Research efforts have led the Mexican working group to the design of solar stills of different sizes and geometries. Figure 13 shows a long channel shallow solar still. It is characterized by a short distance between the evaporating water and the condenser glass, a wood frame structure with polystyrene thermal insulation, 3.2 mm-thick tempered glass condenser, and a black plastic painting solar collector. Mean distance from the glass condenser to the water surface is 7.2 cm, and the cover has an inclination of 4°. Dimensions are 0.85 m wide and 9.63 m long, with an effective distillation area of 8.18 m². Water depth is 20 mm, for which it contains 165 L of brain. The still had a daily production of 40 L of distilled water.

The experimental field solar still apparatus shown in Figure 14 was also built. This is a large cross section double-slope solar still. The still is 3.86 m long, 2.64 m wide and 1.42 m height. A galvanized iron frame supports the glass condensers of 5 mm thick and the basin is a wooden box with low density polystyrene to minimize heat losses. Condensers are tilted 45° and the solar collector is a composite material made from aluminum foil, cotton fabric and black silicon. The implemented solar collector is a rigid, impermeable and sun radiation absorber. The base has a rolling system that provides rotation of 360°, and a production of 3 l/m² was obtained. The still was instrumented for measuring wind speed and direction, solar radiation, ambient temperature, distillate yield and temperatures with thermocouple sensors.

A distinguishing characteristic of a large-dimension solar stills is its large thermal inertia. Figure 15 shows the plot of the distillate yield for this still. As can be noted, the main production is obtained after noon and during night-time hours.

Another type of solar still is shown in Figure 16. It was assembled with 31 basin modules of ferrocement, made of a steel wire mesh and cement mortar. Dimensions of each module were 1.6 m wide and 1.25 m long, with concrete seamed joints such that each module is a brine container to avoid leakage and dryness of the basin due to the inclination of the long distillation channel. The glass condensers were installed with an inclination of 30°, and the effective distillation area was 54 m². Total length of the distillation channel was 38.75 m and on a summer day it produced 200 L of distilled water, or 3.7 l/m². Seawater was fed with a mechanical wind water pump from a well on the beach to an elevated water storage tank, that fed the still channels by gravity.

Exercise material:
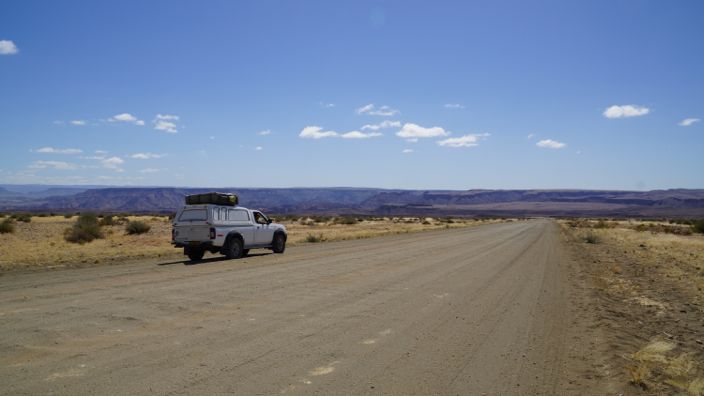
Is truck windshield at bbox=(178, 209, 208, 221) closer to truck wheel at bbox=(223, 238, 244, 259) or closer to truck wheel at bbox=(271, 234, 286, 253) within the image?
truck wheel at bbox=(223, 238, 244, 259)

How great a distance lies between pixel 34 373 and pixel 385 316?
5.74 metres

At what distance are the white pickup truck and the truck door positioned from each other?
0.15 ft

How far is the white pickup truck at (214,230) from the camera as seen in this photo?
68.7 feet

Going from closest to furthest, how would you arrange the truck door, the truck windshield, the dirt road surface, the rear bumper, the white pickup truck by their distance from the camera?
the dirt road surface
the rear bumper
the white pickup truck
the truck windshield
the truck door

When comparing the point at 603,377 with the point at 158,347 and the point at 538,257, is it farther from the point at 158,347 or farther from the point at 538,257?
the point at 538,257

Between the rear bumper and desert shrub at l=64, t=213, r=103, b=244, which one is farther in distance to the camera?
desert shrub at l=64, t=213, r=103, b=244

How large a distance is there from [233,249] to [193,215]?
203 cm

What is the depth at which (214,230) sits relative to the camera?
2089 centimetres

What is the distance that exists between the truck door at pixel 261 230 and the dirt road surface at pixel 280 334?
7.21 metres

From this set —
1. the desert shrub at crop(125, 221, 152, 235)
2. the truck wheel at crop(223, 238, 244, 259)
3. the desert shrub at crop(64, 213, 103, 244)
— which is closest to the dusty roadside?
the truck wheel at crop(223, 238, 244, 259)

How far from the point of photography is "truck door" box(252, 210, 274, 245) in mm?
23531

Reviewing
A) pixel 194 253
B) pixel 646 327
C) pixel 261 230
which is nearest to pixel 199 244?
pixel 194 253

Jobs:
(a) Reproduce the portion of the solar still passage starting at "A distinguishing characteristic" and ending at "during night-time hours.", word for word.
(b) Transcribe the lines of the records starting at the line containing "At what distance" and ending at the line containing "2089 centimetres", including both of those lines, with no changes.

Responses to the tasks:
(a)
A distinguishing characteristic of a large-dimension solar stills is its large thermal inertia. Figure 15 shows the plot of the distillate yield for this still. As can be noted, the main production is obtained after noon and during night-time hours.

(b)
At what distance are the white pickup truck and the truck door positioned from each other?
0.15 ft

How far is the white pickup truck at (214,230) from the camera as seen in this photo?
68.7 feet

Going from closest to furthest, how would you arrange the truck door, the truck windshield, the dirt road surface, the rear bumper, the white pickup truck by their distance from the camera?
the dirt road surface
the rear bumper
the white pickup truck
the truck windshield
the truck door

When comparing the point at 603,377 with the point at 158,347 and the point at 538,257, is it farther from the point at 158,347 or farther from the point at 538,257?
the point at 538,257

Between the rear bumper and desert shrub at l=64, t=213, r=103, b=244, which one is farther in distance to the camera?
desert shrub at l=64, t=213, r=103, b=244

How large a distance is there from [233,249] to [193,215]?
203 cm

What is the depth at which (214,230) sits relative to the camera?
2089 centimetres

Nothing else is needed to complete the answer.